- Opening Delimiter -
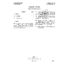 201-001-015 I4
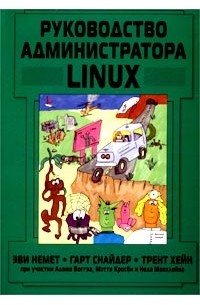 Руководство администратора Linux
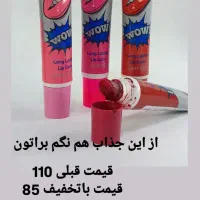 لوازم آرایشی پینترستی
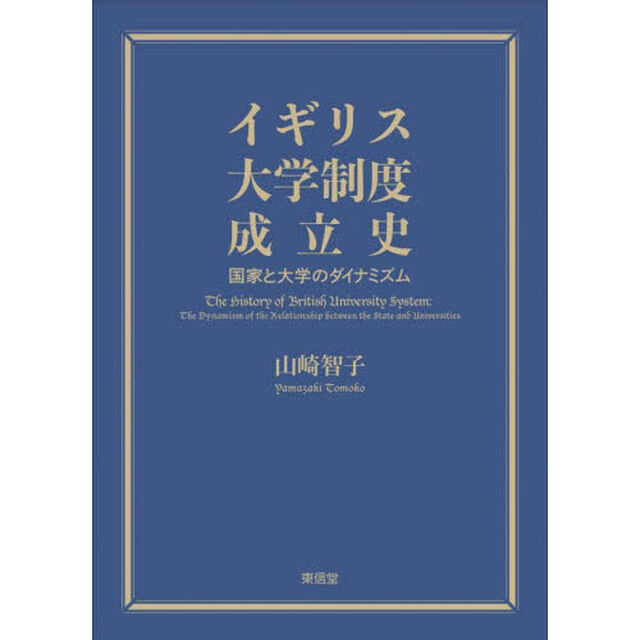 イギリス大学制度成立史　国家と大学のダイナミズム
- Closing Delimiter -
- Opening Delimiter -
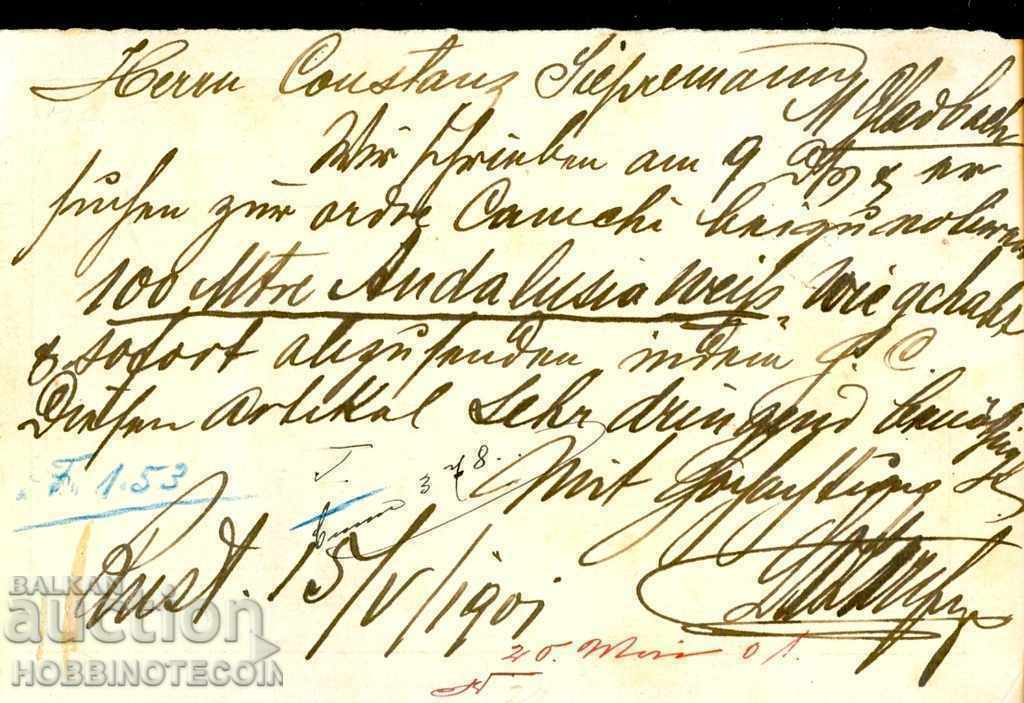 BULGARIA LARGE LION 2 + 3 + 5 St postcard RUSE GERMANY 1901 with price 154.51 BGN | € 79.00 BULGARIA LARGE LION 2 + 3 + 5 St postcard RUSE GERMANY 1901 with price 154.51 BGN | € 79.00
- Closing Delimiter -
(Work task)
Rewrite the stretch of data from the line containing "201-001-015 I4" through the line containing "イギリス大学制度成立史　国家と大学のダイナミズム", swapping "Linux" for "Unix" and keeping everything else unchanged. Give only those lines, without the pictures.

(Answer for the task)
 201-001-015 I4
 Руководство администратора Unix
 لوازم آرایشی پینترستی
 イギリス大学制度成立史　国家と大学のダイナミズム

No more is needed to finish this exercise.